**TEXT FOR ANALYSIS**:
= Beginning of Section =

Of all the mornings my body would let me sleep in I have to get up and get ready for court. Craig had a rough night, he was tossing and turning in his sleep and burping up the most nauseous smell ever, I woke up gagging!!! I opened the window and poured him a double dose of Pepto, he and his pepper from last night are not getting along and I too seem to be taking some of the punishment! I’m calm but nervous, this is such a big day…. Jill takes B and B back today and flies home, we have court, I get to sit eye to eye with Roza and Sada’s birth dad and ask him a few questions and that poor man has to look into mine hoping I’m everything he wants for his children. He then has to look into the eyes of his children for the last time and say good bye forever and then turn and walk away. I’m not sure how he will be able to do it, how the kids will take it or how I can help them both. I’m full of fear, possible joy, heart ache, pain, tears, happiness, nerves, and a lot of questions in my mind. Lord I need you now.

= End of Section =

**DATA SECTION**:
= Beginning of Section =

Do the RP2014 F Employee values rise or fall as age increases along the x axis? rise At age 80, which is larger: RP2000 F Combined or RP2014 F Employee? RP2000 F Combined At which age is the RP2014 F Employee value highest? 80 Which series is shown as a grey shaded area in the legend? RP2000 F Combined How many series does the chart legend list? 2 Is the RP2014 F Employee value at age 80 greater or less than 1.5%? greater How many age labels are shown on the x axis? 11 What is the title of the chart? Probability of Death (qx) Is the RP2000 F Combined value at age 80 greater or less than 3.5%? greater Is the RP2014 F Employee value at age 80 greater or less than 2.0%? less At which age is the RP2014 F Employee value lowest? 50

= End of Section =

**REQUIRED WORK**:
1. In the journal entry about the court day, what did the writer give Craig after opening the window?
2. Write the next part of the journal entry about the court day, picking up right after its final sentence.
The material after the journal entry about the court day stands on its own and has no connection to it.

**WRITTEN RESPONSES**:
1. A double dose of Pepto.

2.
I’m stressed, overwhelmed, exhausted and crying!!! I just said goodbye to my best friend who just said goodbye to her children, tears and snot have long since erased the makeup of my morning. We did not pass court today which every time I think of literally makes me cry more and now Jill is gone with her own broken heart. Adoption is so hard!!! You have no idea, heck I had no idea. Taking a child into your arms who is lost in this world and fatherless should be easy!!! It was for my heart, why does this world make it so hard and as I sit here thinking about my pain and sacrifice I’m also thinking about the pain and sacrifice of Christ and how much harder we make it on him and that he died on that cross willingly. Suffered willingly and takes us in his arms willingly and would do it all again without thinking twice because we are worth it. Now, as an adoptive mother who feels the same way about my children I better understand his love for me and appreciate it more than I did before.
Nine, nine families looking for the seal approval this morning from the Ethiopian government, one signature is all each family needed to bring 12 children permanently and legally forever in their lives. And of the 12 children looking to become part of us only 5 were signed off on this morning.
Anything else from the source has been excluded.